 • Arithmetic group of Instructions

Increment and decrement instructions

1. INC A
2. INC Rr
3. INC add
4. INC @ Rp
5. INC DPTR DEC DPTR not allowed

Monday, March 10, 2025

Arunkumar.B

□ □ □ □ □

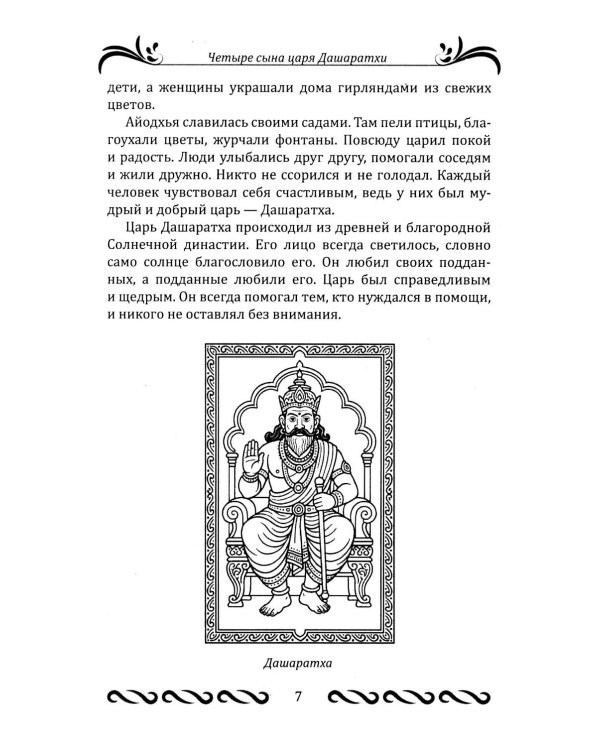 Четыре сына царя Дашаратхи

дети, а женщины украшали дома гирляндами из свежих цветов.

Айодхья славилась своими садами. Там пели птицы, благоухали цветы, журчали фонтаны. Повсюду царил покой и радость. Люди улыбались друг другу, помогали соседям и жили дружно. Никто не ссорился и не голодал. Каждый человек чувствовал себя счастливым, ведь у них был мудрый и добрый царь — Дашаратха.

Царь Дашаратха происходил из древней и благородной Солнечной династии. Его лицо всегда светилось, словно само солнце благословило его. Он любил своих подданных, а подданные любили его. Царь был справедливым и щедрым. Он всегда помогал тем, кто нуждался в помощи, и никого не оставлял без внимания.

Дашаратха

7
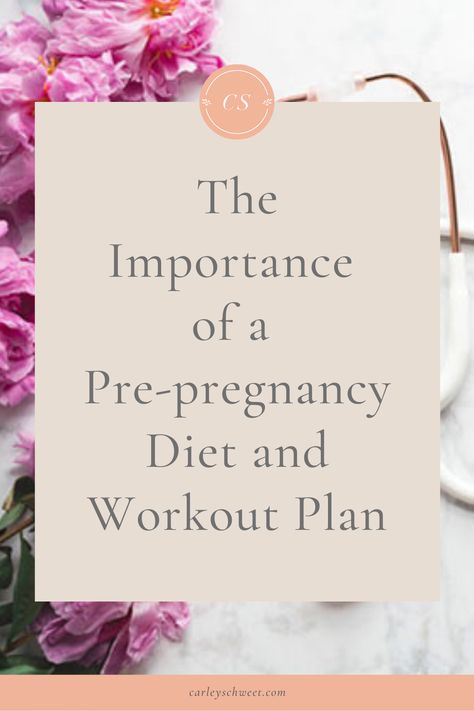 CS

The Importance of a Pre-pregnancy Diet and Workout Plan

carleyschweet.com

□ □ □ □ □

● TASK OBJECTIVE
Using the entries above, return exactly the lines from the line with "group of Instructions" to the line with "Arunkumar.B", counting both of those lines.

● WORKED SOLUTION
 • Arithmetic group of Instructions

Increment and decrement instructions

1. INC A
2. INC Rr
3. INC add
4. INC @ Rp
5. INC DPTR DEC DPTR not allowed

Monday, March 10, 2025

Arunkumar.B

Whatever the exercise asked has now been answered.